Given task: Locate every line in the items that contains the word "meters" and copy each such line.

........

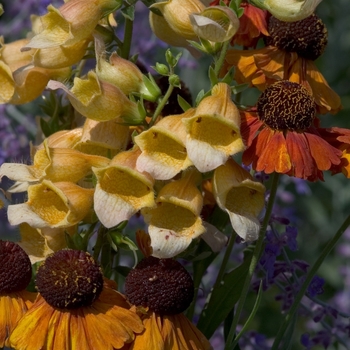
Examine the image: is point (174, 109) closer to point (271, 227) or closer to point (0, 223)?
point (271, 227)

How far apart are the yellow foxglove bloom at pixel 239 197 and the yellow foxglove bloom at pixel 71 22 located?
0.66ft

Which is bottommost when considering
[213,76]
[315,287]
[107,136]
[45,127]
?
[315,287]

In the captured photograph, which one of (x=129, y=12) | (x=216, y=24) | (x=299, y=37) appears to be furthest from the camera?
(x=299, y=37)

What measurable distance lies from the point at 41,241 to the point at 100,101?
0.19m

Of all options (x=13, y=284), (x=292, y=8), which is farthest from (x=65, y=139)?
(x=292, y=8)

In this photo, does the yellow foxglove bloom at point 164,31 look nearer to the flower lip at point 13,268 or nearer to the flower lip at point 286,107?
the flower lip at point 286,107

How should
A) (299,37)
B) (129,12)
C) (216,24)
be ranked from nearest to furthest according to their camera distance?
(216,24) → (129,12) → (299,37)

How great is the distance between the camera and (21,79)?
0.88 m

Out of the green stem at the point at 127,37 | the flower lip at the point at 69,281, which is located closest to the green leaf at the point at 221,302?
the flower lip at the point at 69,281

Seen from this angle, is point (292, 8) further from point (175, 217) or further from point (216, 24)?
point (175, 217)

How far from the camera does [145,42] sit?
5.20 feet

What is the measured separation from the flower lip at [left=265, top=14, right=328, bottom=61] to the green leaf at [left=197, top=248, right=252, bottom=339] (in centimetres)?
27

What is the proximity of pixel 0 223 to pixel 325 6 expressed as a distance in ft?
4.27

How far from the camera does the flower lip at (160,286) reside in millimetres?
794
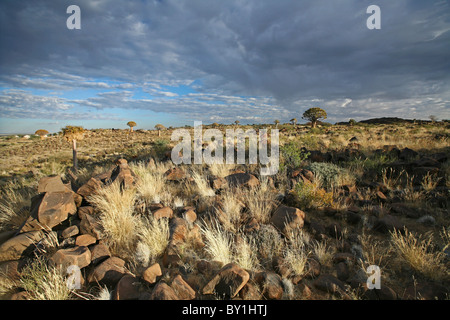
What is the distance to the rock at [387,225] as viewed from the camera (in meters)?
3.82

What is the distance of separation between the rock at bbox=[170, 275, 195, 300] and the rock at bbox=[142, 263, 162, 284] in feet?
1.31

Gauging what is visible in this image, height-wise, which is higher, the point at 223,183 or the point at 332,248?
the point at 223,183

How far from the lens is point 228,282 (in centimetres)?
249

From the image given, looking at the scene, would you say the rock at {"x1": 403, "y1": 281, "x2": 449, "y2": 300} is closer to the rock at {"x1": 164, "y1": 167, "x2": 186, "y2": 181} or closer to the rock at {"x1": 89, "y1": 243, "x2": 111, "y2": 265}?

........

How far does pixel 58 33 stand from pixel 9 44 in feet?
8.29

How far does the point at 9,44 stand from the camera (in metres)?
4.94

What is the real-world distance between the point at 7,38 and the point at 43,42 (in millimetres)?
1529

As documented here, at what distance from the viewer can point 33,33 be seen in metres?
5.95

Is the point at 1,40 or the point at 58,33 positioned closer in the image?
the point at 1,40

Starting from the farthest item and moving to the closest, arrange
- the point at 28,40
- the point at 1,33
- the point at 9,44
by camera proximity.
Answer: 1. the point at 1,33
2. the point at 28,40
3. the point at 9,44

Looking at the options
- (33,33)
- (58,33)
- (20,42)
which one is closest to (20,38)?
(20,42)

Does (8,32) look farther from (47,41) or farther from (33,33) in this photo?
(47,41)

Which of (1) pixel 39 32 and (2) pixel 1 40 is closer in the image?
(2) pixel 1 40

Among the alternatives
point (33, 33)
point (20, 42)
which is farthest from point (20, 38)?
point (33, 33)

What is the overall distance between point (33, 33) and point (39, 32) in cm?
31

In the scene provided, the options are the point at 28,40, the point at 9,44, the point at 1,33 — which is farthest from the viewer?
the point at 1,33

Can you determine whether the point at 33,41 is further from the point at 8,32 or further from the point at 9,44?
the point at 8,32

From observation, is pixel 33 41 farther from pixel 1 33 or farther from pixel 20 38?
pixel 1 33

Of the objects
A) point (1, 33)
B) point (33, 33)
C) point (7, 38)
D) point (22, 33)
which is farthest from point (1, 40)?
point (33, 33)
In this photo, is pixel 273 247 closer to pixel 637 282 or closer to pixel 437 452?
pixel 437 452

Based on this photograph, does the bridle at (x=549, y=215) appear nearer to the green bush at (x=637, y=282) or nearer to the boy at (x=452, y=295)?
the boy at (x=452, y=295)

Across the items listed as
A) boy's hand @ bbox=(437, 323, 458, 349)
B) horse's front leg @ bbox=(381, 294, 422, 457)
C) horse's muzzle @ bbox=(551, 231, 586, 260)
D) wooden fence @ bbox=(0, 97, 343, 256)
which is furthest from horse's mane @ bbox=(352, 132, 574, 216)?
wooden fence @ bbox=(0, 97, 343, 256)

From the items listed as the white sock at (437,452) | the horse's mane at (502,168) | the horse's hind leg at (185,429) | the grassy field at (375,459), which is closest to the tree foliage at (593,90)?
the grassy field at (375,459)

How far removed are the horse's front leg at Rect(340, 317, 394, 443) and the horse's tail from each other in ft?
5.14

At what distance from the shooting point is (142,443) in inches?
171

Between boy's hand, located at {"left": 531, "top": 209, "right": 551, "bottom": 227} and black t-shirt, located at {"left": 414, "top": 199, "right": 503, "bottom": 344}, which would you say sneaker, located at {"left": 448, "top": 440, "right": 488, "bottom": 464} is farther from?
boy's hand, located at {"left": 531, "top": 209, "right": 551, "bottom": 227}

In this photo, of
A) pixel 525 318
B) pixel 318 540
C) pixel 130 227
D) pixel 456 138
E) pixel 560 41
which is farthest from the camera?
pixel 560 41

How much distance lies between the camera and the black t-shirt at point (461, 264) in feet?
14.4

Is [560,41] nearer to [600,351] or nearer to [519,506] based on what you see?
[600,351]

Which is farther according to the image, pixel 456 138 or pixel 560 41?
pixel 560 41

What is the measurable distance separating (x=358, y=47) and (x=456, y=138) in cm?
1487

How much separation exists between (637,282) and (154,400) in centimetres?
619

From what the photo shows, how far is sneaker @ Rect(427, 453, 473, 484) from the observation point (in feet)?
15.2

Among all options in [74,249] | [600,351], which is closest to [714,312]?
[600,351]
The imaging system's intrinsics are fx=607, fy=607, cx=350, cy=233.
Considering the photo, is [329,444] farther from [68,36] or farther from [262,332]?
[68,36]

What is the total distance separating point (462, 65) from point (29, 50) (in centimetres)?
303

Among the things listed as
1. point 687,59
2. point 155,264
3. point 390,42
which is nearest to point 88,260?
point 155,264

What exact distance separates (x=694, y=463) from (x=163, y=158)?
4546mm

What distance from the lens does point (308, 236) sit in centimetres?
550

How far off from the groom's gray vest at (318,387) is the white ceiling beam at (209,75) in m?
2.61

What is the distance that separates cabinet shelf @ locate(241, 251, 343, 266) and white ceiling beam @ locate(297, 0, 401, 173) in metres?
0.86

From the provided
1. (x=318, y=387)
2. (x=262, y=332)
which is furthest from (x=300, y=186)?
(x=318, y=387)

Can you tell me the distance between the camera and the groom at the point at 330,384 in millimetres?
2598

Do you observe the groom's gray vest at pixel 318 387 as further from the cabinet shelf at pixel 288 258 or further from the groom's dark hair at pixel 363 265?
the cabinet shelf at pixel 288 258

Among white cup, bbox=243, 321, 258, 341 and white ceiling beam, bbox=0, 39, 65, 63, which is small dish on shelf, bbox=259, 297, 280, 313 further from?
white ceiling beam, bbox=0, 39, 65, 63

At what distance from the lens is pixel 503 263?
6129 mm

........

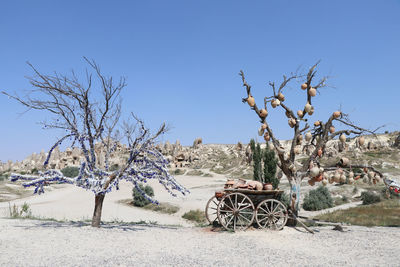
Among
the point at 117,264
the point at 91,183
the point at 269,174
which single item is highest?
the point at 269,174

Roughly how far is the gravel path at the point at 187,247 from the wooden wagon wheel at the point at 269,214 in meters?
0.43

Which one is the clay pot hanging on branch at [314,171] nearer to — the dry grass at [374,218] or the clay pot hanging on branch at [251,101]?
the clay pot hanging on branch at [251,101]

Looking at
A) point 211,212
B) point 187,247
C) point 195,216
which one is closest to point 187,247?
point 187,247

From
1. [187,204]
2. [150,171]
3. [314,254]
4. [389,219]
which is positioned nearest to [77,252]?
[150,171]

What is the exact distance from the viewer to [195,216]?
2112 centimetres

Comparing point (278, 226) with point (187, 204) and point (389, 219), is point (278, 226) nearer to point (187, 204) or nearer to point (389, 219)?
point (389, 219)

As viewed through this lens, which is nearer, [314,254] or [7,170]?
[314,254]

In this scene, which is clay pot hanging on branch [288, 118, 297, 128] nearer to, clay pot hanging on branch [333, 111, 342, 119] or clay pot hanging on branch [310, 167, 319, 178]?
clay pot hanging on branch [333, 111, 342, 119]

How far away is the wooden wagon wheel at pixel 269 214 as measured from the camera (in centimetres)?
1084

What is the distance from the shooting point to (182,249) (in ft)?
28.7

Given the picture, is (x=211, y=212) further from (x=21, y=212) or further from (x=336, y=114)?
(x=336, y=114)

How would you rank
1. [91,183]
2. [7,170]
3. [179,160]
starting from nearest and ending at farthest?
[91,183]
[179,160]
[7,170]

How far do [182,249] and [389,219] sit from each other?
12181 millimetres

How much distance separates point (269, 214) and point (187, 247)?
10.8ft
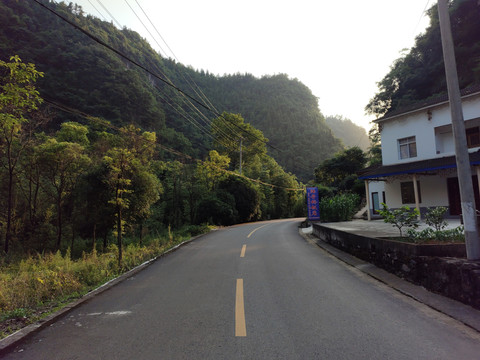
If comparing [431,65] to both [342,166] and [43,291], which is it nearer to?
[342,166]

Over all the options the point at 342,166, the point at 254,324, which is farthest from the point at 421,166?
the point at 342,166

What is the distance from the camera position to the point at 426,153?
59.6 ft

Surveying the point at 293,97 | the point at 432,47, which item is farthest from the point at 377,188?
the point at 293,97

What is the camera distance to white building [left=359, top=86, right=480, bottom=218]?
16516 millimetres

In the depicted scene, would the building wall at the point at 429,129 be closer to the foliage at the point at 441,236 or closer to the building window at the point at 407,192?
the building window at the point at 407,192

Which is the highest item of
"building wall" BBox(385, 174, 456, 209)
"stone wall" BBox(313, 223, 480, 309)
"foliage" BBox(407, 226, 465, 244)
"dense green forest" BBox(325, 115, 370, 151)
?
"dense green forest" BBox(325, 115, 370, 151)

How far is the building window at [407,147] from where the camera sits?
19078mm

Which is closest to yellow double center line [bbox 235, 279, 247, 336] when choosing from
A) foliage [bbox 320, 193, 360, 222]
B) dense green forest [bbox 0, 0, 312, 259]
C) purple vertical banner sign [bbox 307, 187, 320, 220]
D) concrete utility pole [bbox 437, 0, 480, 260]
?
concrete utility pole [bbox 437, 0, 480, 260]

........

Result of this exercise:
What is the distance to the rock at [387,225] as viewed from the camera (in meters)?
Roughly how far is the gravel path at the point at 187,247 from the wooden wagon wheel at the point at 269,214 in meters?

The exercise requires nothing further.